_Reading passage_:

* BEGIN *

Joel Ledesma, Deputy Director of the State Water Project, began by noting that the construction accomplished on the main Oroville spillway is an engineering and construction phenomenal feat, crediting the efforts of DWR’s engineering forces, the regulatory bodies, the contracting folks, and the local community that came together to meet the November 1 deadline.
Phase 1 was completed by November 1, which included building a spillway that would be able to pass hundreds of thousands cfs for this winter in order to safely manage the reservoir, and to also have an operational plan that gave the same level of flood protection or better than what was in the original flood manual. The operational plan for the upcoming year allows them to hold the flood level at a significantly lower elevation than normal, and that, coupled with the hundred thousand cfs that they are able to pass through the spillway and the other facilities of the plant and the river outlet system, allows them to be able to provide the public safety that is needed.
In Phase 1 (shown in the above diagram), the original 730 feet next to the outlet structure was determined to be in good enough shape after core drilling and inspections that they were able to do repairs to have it ready for this winter. The next section of 870 feet right above the scour hole was rebuilt that with structural concrete; it has foundation-leveling concrete, rebar, and structural concrete and has been completed. The next section of 1050 feet has been completed with roller compacted concrete as there wasn’t enough time to rebuild the entire spillway with structural concrete, so this portion was built with roller-compacted concrete as it can be done quickly. The bottom 350 foot portion has been demolished and completely rebuilt with structural concrete. All that work was completed as part of phase 1 by November 1st.

* END *

_Excerpted records_:
* BEGIN *

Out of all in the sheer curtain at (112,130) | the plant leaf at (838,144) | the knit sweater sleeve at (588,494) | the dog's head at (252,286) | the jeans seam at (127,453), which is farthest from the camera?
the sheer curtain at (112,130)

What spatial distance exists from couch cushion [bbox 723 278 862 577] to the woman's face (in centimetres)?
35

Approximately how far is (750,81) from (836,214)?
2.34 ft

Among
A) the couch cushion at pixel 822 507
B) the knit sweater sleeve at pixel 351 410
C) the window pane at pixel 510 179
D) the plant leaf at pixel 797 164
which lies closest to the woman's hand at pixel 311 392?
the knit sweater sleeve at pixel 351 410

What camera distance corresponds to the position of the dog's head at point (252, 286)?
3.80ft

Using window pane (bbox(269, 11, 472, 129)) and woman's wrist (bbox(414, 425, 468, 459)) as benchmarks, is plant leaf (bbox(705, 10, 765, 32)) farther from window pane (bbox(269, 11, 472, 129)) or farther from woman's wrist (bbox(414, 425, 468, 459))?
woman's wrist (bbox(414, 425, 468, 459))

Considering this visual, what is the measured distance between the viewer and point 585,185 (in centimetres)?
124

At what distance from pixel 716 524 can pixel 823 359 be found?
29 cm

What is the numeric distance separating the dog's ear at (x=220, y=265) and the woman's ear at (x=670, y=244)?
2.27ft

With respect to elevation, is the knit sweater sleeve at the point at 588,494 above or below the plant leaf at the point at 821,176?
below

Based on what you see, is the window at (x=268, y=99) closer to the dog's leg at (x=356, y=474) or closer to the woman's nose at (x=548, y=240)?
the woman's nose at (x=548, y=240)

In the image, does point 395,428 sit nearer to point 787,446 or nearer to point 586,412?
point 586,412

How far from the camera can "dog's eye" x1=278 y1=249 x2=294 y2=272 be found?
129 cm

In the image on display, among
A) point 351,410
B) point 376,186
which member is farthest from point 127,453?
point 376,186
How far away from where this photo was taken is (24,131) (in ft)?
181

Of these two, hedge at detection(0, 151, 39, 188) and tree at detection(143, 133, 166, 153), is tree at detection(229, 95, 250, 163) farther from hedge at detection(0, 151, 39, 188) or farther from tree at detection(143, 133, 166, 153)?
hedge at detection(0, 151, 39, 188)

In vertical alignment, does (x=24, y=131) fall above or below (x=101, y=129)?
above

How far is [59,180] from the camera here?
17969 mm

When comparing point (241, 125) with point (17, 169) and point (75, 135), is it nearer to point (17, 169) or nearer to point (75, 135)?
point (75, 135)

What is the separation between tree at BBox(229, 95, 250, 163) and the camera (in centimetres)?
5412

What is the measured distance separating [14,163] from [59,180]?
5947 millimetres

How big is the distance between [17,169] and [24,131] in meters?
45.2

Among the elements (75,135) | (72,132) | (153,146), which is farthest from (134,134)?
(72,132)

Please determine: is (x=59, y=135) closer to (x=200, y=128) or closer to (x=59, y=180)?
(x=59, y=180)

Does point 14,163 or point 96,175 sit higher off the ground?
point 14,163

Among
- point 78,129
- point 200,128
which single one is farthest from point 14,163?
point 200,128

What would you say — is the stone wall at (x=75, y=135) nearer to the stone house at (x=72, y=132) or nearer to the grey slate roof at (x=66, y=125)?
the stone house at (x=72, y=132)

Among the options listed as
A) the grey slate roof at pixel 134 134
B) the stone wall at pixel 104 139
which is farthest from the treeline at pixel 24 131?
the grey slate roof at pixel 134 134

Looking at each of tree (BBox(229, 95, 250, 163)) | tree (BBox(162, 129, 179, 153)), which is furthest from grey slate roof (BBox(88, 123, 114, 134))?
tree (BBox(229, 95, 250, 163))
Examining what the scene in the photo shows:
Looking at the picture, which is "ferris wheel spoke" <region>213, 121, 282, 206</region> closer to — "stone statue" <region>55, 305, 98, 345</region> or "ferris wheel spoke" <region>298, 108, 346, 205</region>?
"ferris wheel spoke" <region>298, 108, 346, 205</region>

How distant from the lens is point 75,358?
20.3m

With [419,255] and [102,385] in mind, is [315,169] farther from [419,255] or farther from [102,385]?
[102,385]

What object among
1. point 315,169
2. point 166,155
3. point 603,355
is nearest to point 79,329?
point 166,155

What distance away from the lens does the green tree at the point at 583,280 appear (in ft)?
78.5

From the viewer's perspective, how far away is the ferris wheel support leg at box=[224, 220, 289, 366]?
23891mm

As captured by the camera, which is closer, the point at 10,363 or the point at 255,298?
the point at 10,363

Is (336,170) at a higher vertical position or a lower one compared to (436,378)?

* END *

_Tasks to complete_:
A - In the passage on the Oroville spillway repairs, what kind of concrete was used for the section of 1050 feet?
B - Extend the passage on the Oroville spillway repairs, starting after its final sentence.

_Answers provided_:
A - Roller-compacted concrete.

B -
For Phase 2 (shown in the above diagram), the walls will either be taken down or portions cut out and then rebuilt with structural concrete; the part of the spillway that is currently roller-compacted concrete will be rebuilt with structural concrete, and the top portion next to the gate with be rebuilt with structural concrete. “Even though we accomplished a lot of work this year, next year we’ll have equal or greater work to do by next year, so by no means are we done or don’t have a lot of work next year,” Mr. Ledesma said.
The rebar in the walls is being built and connected into the chute rebar for extra strength; there is a lot more rebar being used then back in the 60s – there is 8,519,000 pounds of rebar being used in the spillway construction.
There was a roller-compacted concrete batch plant and a structural concrete plant located there at the dam site, so they were able to be really efficient in using the spoils and material that came off the spillway for aggregate and for the roller-compacted concrete; they were able to produce it there, haul it, dump it, and then use the equipment to level it out. Every 5 minutes, a dump truck would dump 21 cubic yards of roller-compacted concrete, essentially working 24 hours a day, 7 days a week.
There was enough structural concrete used in the spillway construction to pave a 5.5-foot sidewalk from Sacramento to Los Angeles. About 350,000 cubic yards of roller-compacted concrete was used.
Mr. Ledesma presented the graphic showing the condition from May 20th when the spillway was closed to 13 days before the finish date, which shows how quickly construction was moving and how the work progressed. He noted that from May 20 to June 20 they had almost demolished the whole bottom section and just a month later they were starting to pour structural concrete and to get it rebuilt.
He then presented a slide of the spillway on November 1st. The middle section is the roller-compacted concrete. They did hydraulic modeling and physical modeling, testing it out all the way to 100,000 and even above and determined the spillway could handle up to 150,000 cfs this year if needed. The operational plan intends not to use the spillway this year, but if necessary, it can be used for up to 100,000 cfs, and only under emergencies or contingencies would it go above that, he said.
He presented two slides, showing the difference in the new construction versus what was built in 1968. The new design calls for thicker concrete, higher spillway walls, thicker reinforcing steel, and improved slab anchors; and piezometers which have been installed as part of the monitoring and surveillance plan for the spillway.
For the emergency spillway, a secant pile wall 1540 feet long is being built about 700 feet from the weir, which will stop any headward or upward erosion that were to happen if it is used again. In addition, there is a concrete buttress up against the weir and a splash pad to dissipate the energy coming off the weir, and then have a path so there is a cleaner flow going down past the wall and down the hill.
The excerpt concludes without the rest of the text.